Stated exercise 1 → From the forum post on MSTDP not learning, list every setup the poster says was tried.
Stated exercise 2 →
Answer these questions from the forum post on MSTDP not learning:
(a) What did the poster choose not to use, relying on custom functions instead?
(b) What default reset voltage is given for the LI layer?
(c) Which two batch sizes were tested?
Stated exercise 3 → Resume the forum post on MSTDP not learning, picking up right after its final sentence.
--- start Provided passage ---
MSTDP not learning #697

jhunter533 · 2024-10-26T04:46:30Z

jhunter533
Oct 26, 2024

I've been trying to implement Bindsnet based off my reinforcement learning Pytorch code. I opted to not use the pipeline and to use custom functions. I need help trying to get it to learn since it does not seem to be working. I feel like part of my problem may stem from trying to do continuous environments or my setup for them since input and output can be negative. If there is any advice or resources that could help me there let me know.

What I've tried:

LINode where layer.s=layer.v for the output.
Sum of spikes of output LIFNode layer
One_step set to true and false
Tested with both 1 and 256 batch_size

Observations:

The layers do spike and change weights from my print and graph testing
No matter which setup for the output layers is used it does not seem to learn. When using the spike setup the output layers are always 0. When using the LI layer it's always the reset voltage so -65 by default. This shows it isn't learning since the output is always the relative 0 in my testing thus far (though it should be noted that during training the very negative out layer results in the most negative action always while in the case of 0 value it leads to very random behavior but is 0 during testing).
I have tried changing a few of the parameters but they didn't seem to affect the lack of training though I understand they probably need tuned at some point.

I intend to keep the update for network separate from it's output generation since there are times when I want to do the equivalent of 'no_grad' however I may be thinking too much in the ANN world and perhaps I should always be performing the update. If someone has advice or papers that apply to this please let me know.
--- end Provided passage ---
--- start Data listing ---
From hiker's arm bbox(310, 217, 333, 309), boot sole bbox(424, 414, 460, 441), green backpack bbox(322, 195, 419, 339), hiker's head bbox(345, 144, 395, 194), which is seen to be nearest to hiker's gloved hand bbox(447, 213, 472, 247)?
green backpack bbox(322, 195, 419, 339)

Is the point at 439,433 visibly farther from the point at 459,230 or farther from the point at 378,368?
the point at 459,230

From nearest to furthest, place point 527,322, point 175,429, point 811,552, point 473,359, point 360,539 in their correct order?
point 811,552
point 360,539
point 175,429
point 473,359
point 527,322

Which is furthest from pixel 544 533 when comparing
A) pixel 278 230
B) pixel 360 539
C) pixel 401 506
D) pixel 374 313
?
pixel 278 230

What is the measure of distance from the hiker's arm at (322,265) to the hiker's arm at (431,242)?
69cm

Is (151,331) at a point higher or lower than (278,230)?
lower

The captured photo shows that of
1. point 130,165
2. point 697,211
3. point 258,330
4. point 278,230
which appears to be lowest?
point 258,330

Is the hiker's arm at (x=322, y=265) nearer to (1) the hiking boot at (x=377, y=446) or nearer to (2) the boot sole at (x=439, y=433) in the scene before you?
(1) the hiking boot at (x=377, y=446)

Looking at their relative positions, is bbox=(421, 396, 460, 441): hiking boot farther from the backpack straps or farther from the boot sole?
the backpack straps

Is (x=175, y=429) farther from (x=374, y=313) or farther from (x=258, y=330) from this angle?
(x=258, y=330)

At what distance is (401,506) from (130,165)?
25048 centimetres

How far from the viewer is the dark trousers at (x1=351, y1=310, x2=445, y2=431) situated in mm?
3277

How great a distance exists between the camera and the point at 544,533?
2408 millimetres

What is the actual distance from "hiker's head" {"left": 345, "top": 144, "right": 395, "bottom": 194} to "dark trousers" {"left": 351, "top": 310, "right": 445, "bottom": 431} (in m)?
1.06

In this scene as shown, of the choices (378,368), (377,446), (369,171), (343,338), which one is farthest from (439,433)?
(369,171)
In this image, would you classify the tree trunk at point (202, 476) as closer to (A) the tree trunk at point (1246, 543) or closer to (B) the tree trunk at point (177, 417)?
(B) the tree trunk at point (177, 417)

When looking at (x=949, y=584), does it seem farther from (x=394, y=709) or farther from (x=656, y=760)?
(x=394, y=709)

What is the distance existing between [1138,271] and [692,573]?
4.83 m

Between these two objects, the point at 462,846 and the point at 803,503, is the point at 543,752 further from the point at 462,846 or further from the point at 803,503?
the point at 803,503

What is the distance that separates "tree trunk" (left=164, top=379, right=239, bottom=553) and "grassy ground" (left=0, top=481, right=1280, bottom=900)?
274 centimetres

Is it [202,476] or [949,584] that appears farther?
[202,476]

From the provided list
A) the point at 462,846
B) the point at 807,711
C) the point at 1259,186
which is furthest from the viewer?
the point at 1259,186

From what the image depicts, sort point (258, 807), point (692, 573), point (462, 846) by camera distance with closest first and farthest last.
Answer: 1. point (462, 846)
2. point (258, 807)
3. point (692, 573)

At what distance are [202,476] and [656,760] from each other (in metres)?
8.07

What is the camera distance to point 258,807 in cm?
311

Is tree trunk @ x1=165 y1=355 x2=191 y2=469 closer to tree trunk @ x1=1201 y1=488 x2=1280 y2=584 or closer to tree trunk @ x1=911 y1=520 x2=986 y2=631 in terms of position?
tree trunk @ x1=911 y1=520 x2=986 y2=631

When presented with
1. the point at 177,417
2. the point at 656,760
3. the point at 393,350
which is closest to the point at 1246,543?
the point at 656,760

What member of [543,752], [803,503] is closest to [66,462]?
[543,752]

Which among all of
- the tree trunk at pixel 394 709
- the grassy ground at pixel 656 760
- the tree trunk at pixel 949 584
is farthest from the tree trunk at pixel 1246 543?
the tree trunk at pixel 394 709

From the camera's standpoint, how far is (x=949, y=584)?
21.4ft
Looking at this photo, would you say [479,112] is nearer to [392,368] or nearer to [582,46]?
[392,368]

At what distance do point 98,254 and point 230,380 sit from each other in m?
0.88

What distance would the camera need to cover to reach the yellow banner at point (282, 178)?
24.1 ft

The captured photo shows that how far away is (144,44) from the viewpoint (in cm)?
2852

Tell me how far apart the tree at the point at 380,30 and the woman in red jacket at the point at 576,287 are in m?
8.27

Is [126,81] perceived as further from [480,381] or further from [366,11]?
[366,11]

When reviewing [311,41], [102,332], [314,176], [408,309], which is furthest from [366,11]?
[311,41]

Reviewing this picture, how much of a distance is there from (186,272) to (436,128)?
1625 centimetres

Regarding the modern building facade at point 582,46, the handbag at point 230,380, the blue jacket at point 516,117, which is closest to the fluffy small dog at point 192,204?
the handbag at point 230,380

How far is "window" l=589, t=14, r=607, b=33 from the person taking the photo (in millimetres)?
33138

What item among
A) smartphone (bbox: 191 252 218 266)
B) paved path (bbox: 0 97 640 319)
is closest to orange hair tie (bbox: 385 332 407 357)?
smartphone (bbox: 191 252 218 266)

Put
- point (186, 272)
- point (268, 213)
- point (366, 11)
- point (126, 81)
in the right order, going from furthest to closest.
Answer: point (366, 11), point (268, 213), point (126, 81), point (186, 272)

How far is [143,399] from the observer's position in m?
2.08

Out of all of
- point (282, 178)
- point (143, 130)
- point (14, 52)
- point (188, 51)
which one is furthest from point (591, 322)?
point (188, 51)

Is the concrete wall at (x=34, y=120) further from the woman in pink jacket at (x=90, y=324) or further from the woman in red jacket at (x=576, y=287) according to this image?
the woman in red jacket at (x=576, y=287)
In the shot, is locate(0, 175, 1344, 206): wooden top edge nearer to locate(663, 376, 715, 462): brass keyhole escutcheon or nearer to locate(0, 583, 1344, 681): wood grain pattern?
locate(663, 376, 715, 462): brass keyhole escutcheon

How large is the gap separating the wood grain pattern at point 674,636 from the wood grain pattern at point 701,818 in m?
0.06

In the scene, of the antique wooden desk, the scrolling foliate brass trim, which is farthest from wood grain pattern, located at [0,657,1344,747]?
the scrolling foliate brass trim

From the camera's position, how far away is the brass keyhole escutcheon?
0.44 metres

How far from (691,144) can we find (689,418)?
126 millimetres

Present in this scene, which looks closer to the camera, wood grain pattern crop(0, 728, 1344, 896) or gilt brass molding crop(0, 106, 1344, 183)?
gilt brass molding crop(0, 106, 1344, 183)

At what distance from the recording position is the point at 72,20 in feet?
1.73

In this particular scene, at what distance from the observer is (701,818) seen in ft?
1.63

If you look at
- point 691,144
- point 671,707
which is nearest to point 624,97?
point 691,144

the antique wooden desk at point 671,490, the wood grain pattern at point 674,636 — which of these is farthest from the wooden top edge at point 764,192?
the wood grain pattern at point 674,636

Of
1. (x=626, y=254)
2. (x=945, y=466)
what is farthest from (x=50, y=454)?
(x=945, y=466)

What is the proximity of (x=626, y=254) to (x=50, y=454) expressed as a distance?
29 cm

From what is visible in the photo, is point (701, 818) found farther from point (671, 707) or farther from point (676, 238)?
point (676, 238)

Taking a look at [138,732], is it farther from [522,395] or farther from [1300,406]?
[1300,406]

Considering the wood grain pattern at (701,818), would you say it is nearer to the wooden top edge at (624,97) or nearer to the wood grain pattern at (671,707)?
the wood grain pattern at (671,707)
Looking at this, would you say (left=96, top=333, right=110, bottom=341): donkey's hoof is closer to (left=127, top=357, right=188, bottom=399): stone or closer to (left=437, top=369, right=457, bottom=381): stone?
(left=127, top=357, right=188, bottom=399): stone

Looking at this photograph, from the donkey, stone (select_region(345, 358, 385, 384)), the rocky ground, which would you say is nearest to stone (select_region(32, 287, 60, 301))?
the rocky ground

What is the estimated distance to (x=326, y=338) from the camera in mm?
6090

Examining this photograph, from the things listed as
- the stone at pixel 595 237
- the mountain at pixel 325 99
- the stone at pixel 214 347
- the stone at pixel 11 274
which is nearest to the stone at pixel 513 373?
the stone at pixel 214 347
--- end Data listing ---
Answer 1 →
- LINode where layer.s=layer.v for the output
- Sum of spikes of output LIFNode layer
- One_step set to true and false
- Tested with both 1 and 256 batch_size

Answer 2 →
(a) The pipeline.
(b) -65.
(c) 1 and 256.

Answer 3 →
I've been running it with basic gymnasium environment like classic control pendulum.

I appreciate any help that can be offered.

The following the network from pytorch for reference purposes

class network(nn.Module):
    def __init__(self,num_states,num_actions,action_bound,hidden_dim,hidden_dim2):
        super(network,self).__init__()
        self.fc1=nn.Linear(self.num_states,self.hidden_dim)
        self.fc2=nn.Linear(self.hidden_dim,self.hidden_dim2)
        self.out1=nn.Linear(self.hidden_dim2,self.num_actions)
        self.out2=nn.Linear(self.hidden_dim2,self.num_actions)

    def forward(self,state):
        '''
            'state'| Input state-[(batch,num_states)]
            'out1'| Output mean actions-[(batch,num_action)]
            'out2'| Output log probability-[(batch,num_action)]
        '''
        state=state.to(device)
        x=F.relu(self.fc1(state))
        x=F.relu(self.fc2(x))
        out1=self.out1(x)
        out2=self.out2(x)
        return out1,out2
    def action(self,state,det=False):
        '''
            'state'| Input state -[(batch,state_dim)]
            'det'| User input if testing to utilize deterministic not stochastic policy-False by default
            'action'| pi Output action to take as sampled from policy-[(batch,action_dim)]
                ///must take just the most recent for env step
            'out2'| Outputs the final log probability of policy of sampled action-[(batch,action_dim)]'
            
        '''
        mu,log_std=self(state)
        if det:
            state=torch.tensor(state,dtype=torch.float32).to(device)
            action=self.action_bound*torch.tanh(mu)
            return action.cpu().detach().numpy()
        ....Remaining logic to gain action
        action=self.action_bound*torch.tanh(raw_action)
        return action,out2

The following is the network in BindsNET. The LINode is the LIFNode but after the last step in the forward it sets self.s=self.v.

class Network(nn.Module):
    def __init__(self,num_states,num_actions,action_bound,hidden_dim,hidden_dim2):
        super(Network,self).__init__()
        self.T=8
        self.batch_size=256
        self.network=Network()
        self.input=Input(n=self.num_states,traces=True)
        self.middle=LIFNodes(n=self.hidden_dim,traces=True)
        self.middle2=LIFNodes(n=self.hidden_dim2,traces=True)
        self.out1=LINodes(n=self.num_actions,traces=True)
        self.out2=LINodes(n=self.num_actions,traces=True)
        #Alternative out layers if spikes
        #self.out1=LIFNodes(n=self.num_actions,traces=True)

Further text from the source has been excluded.